MET receptor tyrosine kinase promotes the generation of functional synapses in adult cortical circuits

Abstract

JOURNAL/nrgr/04.03/01300535-202505000-00026/figure1/v/2024-07-28T173839Z/r/image-tiff Loss of synapse and functional connectivity in brain circuits is associated with aging and neurodegeneration, however, few molecular mechanisms are known to intrinsically promote synaptogenesis or enhance synapse function. We have previously shown that MET receptor tyrosine kinase in the developing cortical circuits promotes dendritic growth and dendritic spine morphogenesis. To investigate whether enhancing MET in adult cortex has synapse regenerating potential, we created a knockin mouse line, in which the human MET gene expression and signaling can be turned on in adult (10–12 months) cortical neurons through doxycycline-containing chow. We found that similar to the developing brain, turning on MET signaling in the adult cortex activates small GTPases and increases spine density in prefrontal projection neurons. These findings are further corroborated by increased synaptic activity and transient generation of immature silent synapses. Prolonged MET signaling resulted in an increased α-amino-3-hydroxy-5-methyl-4-isoxazolepropionic acid/N-methyl-D-aspartate (AMPA/NMDA) receptor current ratio, indicative of enhanced synaptic function and connectivity. Our data reveal that enhancing MET signaling could be an interventional approach to promote synaptogenesis and preserve functional connectivity in the adult brain. These findings may have implications for regenerative therapy in aging and neurodegeneration conditions.

━━━

[BRIEF 1]: Condense the abstract paragraph beginning "Loss of synapse and functional connectivity" in the MET synapse text into a bulleted list, keeping its main facts.
[BRIEF 2]: Translate this sentence from the abstract above into Spanish: "We have previously shown that MET receptor tyrosine kinase in the developing cortical circuits promotes dendritic growth and dendritic spine morphogenesis."

[RECORD EXCERPTS]:

━━━

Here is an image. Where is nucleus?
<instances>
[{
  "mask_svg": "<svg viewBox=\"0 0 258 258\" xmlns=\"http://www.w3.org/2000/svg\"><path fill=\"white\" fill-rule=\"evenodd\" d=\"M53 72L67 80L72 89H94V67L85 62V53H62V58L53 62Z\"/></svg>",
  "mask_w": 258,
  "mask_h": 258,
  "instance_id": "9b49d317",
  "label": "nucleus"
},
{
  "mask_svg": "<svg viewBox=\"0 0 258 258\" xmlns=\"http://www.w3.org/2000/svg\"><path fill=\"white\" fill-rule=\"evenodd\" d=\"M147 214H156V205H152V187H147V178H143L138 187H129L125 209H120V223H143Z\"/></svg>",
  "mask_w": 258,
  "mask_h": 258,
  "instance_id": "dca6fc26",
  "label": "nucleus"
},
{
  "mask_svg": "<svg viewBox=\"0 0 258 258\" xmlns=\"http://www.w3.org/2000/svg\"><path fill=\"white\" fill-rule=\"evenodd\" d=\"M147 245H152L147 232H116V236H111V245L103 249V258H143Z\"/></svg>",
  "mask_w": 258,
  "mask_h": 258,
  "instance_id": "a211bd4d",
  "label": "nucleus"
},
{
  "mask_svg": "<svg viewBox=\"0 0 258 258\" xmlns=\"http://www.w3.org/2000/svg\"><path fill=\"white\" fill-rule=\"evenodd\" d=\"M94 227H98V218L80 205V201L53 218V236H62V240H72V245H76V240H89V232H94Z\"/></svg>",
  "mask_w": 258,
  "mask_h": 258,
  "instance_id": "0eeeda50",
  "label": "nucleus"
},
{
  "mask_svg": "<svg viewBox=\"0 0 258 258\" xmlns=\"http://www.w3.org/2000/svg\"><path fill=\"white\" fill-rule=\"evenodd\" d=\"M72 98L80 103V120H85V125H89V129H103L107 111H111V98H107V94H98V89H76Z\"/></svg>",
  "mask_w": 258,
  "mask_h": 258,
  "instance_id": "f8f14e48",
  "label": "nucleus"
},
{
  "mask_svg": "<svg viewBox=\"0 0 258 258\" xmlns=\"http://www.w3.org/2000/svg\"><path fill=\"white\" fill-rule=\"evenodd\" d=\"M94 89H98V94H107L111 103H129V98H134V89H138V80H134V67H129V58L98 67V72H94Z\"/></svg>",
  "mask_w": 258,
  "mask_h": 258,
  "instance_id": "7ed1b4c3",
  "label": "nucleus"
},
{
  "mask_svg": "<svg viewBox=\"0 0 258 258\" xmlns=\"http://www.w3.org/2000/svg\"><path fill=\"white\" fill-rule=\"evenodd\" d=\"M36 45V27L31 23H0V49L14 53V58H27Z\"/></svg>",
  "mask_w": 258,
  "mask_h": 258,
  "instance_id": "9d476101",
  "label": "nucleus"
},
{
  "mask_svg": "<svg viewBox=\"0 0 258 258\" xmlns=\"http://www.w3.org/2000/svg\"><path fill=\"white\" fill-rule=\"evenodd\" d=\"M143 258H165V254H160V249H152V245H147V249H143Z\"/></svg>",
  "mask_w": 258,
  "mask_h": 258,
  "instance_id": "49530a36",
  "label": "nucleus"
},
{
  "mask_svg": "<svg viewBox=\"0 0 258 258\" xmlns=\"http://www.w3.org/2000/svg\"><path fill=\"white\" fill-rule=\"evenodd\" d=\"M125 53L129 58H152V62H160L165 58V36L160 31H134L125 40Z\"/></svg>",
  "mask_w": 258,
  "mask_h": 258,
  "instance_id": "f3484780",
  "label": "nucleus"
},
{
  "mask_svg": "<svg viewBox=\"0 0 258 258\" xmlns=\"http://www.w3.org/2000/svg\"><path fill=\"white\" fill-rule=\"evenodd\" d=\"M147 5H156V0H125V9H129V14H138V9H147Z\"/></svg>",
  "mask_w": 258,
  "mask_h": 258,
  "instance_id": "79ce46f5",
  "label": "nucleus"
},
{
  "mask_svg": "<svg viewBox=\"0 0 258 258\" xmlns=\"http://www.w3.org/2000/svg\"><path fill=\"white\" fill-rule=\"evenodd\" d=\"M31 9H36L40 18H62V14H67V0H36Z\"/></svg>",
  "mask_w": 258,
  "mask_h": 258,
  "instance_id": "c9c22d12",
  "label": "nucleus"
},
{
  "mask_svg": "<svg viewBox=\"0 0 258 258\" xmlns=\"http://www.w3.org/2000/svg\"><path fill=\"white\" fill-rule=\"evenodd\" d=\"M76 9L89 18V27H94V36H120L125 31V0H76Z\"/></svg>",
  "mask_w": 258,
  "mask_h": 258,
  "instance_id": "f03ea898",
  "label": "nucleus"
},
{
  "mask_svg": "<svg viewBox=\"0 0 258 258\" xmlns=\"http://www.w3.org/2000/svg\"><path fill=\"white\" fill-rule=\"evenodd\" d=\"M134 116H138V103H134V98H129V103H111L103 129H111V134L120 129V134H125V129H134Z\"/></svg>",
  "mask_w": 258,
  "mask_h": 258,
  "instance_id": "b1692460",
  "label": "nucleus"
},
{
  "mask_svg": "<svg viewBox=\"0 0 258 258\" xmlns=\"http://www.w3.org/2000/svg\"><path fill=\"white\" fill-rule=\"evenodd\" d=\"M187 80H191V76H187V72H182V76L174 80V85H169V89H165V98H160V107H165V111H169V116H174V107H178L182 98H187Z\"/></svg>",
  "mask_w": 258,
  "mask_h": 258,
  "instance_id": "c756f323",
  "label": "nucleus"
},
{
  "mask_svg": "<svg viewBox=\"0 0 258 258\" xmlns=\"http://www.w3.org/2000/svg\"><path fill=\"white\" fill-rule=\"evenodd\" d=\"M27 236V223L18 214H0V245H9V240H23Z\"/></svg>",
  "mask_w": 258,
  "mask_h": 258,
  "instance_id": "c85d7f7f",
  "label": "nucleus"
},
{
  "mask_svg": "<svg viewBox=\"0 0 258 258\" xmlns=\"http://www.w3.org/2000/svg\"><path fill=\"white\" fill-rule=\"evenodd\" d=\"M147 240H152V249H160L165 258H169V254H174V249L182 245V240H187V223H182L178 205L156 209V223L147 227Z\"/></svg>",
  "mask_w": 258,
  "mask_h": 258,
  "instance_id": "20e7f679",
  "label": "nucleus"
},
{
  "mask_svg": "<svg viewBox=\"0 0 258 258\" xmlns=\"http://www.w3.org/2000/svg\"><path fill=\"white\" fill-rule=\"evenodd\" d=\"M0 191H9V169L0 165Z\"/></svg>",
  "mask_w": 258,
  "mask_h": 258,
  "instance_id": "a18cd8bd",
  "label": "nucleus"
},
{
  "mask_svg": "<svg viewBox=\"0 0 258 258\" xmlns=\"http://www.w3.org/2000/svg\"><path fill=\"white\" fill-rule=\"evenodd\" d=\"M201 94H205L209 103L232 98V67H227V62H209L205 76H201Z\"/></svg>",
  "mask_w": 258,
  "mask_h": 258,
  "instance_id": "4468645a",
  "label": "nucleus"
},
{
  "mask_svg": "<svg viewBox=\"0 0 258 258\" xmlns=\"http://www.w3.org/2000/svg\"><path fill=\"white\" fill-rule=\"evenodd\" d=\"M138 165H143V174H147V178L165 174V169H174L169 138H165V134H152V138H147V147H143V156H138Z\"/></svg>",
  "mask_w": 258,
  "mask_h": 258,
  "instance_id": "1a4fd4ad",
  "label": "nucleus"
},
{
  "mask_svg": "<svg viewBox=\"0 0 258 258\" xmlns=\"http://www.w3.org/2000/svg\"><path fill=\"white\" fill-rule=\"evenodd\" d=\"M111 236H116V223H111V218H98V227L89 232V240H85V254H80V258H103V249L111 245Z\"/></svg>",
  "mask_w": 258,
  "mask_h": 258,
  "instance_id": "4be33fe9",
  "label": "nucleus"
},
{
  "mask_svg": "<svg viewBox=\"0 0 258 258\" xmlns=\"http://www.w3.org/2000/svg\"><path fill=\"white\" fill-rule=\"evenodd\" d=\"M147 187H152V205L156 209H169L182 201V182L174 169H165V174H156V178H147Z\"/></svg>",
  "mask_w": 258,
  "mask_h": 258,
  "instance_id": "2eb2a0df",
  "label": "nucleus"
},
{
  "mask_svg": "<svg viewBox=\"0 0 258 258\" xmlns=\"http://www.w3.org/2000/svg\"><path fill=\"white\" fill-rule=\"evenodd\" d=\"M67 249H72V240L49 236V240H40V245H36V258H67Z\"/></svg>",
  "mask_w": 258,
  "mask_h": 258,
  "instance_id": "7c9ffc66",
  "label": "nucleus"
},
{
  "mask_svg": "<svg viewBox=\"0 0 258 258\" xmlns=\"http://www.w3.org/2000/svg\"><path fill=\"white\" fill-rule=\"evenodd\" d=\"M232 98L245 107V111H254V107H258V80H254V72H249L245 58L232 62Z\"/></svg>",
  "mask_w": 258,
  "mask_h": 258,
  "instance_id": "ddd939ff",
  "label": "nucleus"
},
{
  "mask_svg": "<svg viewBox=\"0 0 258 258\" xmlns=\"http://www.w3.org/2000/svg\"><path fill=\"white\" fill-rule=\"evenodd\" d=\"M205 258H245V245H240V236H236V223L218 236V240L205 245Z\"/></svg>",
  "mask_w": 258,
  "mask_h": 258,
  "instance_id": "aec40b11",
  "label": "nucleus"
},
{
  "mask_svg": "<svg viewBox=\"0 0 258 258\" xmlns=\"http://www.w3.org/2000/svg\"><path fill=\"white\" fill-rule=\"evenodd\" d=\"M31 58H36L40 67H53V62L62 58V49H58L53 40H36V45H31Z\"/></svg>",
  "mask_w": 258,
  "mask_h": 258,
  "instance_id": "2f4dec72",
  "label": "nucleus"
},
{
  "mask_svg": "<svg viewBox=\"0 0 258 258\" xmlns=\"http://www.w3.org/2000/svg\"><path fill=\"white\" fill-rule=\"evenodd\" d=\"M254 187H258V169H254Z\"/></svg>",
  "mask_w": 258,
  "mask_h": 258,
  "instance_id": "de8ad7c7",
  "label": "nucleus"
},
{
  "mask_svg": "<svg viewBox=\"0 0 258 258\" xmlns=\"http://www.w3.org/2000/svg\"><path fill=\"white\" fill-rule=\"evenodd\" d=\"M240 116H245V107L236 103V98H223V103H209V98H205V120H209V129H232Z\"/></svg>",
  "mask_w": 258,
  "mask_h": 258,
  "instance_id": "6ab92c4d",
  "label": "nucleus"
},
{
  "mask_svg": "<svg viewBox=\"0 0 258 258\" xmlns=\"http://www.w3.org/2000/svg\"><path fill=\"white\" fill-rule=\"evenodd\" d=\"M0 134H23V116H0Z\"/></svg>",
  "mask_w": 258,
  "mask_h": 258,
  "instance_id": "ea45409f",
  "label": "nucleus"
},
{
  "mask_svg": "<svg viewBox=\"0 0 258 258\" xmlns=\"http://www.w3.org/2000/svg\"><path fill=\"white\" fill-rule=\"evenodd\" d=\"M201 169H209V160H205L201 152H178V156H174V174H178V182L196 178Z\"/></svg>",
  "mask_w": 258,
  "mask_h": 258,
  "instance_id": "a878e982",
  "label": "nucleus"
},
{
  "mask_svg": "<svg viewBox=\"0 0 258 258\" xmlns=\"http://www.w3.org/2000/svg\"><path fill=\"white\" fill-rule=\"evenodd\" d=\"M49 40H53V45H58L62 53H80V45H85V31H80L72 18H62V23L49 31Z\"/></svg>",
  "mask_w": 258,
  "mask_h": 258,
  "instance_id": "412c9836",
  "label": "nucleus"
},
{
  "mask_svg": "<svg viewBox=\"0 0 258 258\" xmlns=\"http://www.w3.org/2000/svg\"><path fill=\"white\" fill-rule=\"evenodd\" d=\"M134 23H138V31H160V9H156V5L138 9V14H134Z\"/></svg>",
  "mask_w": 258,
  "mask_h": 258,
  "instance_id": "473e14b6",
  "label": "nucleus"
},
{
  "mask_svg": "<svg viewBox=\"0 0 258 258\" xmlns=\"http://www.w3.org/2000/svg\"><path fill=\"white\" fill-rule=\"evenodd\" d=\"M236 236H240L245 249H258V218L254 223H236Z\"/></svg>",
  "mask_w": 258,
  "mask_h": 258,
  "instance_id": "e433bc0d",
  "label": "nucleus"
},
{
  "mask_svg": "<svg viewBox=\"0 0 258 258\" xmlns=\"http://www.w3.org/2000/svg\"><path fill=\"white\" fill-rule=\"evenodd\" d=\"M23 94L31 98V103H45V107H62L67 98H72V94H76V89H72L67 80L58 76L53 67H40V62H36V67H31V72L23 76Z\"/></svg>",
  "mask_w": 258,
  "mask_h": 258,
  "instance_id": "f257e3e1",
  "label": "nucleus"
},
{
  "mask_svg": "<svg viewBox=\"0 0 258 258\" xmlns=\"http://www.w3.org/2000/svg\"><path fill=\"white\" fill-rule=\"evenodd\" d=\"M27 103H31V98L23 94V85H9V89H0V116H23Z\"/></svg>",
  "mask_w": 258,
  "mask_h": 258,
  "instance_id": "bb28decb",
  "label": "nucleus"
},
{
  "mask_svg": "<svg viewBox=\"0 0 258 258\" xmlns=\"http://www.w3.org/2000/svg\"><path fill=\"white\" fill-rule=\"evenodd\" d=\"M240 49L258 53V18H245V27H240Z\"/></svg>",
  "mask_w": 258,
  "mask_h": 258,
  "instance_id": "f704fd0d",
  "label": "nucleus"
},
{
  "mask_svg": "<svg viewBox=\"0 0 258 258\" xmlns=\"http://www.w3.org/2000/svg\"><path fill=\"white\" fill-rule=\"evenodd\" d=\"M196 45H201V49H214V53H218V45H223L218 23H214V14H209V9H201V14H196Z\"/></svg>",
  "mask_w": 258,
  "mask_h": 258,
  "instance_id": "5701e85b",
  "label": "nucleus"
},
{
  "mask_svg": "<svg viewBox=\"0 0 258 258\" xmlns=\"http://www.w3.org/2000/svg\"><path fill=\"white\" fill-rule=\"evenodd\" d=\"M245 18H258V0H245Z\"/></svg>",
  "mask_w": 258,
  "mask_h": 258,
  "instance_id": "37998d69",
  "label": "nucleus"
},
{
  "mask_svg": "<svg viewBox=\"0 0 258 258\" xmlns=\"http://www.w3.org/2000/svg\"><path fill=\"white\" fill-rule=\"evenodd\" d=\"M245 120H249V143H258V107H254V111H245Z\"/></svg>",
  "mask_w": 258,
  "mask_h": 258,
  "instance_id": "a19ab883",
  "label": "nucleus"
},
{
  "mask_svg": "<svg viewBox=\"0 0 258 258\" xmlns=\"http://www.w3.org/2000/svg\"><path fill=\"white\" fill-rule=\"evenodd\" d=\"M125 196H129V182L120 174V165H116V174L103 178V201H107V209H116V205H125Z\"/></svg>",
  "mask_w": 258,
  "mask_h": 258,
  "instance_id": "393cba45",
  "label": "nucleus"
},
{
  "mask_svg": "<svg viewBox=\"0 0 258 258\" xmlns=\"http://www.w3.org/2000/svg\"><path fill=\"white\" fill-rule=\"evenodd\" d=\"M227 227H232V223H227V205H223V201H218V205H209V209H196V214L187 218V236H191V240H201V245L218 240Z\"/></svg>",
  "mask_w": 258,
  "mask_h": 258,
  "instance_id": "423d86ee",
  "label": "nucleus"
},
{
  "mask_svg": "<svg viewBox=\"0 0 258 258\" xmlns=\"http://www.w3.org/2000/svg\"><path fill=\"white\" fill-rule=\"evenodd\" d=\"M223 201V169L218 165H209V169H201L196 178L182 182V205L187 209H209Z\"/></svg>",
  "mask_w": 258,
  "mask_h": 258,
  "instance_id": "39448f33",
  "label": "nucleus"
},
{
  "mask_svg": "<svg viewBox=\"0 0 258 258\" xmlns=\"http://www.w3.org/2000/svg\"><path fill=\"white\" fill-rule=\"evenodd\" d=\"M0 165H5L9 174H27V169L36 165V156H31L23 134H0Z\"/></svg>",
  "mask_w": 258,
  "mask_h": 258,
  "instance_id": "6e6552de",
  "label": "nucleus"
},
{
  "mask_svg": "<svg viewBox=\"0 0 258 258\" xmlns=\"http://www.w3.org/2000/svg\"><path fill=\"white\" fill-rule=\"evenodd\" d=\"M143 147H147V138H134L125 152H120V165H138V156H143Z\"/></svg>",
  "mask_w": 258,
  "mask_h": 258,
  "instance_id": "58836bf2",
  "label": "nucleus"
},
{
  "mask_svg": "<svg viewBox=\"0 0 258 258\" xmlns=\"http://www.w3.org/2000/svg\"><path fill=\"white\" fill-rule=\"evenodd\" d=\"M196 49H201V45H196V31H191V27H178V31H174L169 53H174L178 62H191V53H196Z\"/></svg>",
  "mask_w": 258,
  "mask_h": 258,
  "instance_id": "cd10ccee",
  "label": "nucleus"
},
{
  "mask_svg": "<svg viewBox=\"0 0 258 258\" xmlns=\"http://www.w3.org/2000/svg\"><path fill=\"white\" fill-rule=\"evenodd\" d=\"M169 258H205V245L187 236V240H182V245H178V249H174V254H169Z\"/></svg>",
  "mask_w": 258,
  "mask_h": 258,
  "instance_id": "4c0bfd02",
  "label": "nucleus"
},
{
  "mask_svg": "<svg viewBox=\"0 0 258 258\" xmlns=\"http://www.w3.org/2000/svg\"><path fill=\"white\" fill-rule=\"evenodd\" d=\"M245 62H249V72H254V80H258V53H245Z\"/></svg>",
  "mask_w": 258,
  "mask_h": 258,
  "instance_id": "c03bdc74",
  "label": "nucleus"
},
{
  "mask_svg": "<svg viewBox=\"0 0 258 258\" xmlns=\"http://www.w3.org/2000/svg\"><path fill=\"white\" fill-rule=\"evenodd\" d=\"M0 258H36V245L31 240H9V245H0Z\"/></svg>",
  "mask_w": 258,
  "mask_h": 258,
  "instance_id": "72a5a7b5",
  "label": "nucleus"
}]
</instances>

━━━

[REPLY 1]:
- Loss of synapses and functional connectivity in brain circuits is associated with aging and neurodegeneration, but few molecular mechanisms are known to intrinsically promote synaptogenesis or enhance synapse function.
- Earlier work showed that MET receptor tyrosine kinase promotes dendritic growth and dendritic spine morphogenesis in developing cortical circuits.
- To test whether enhancing MET in adult cortex can regenerate synapses, the researchers created a knockin mouse line in which human MET gene expression and signaling can be turned on in adult (10–12 months) cortical neurons through doxycycline-containing chow.
- As in the developing brain, turning on MET signaling in adult cortex activated small GTPases and increased spine density in prefrontal projection neurons.
- Synaptic activity increased, and immature silent synapses were transiently generated.
- Prolonged MET signaling increased the AMPA/NMDA receptor current ratio, indicating enhanced synaptic function and connectivity.
- Enhancing MET signaling could be an interventional approach to promote synaptogenesis and preserve functional connectivity in the adult brain, with possible implications for regenerative therapy in aging and neurodegeneration.

[REPLY 2]: Hemos demostrado previamente que el receptor tirosina cinasa MET en los circuitos corticales en desarrollo promueve el crecimiento dendrítico y la morfogénesis de las espinas dendríticas.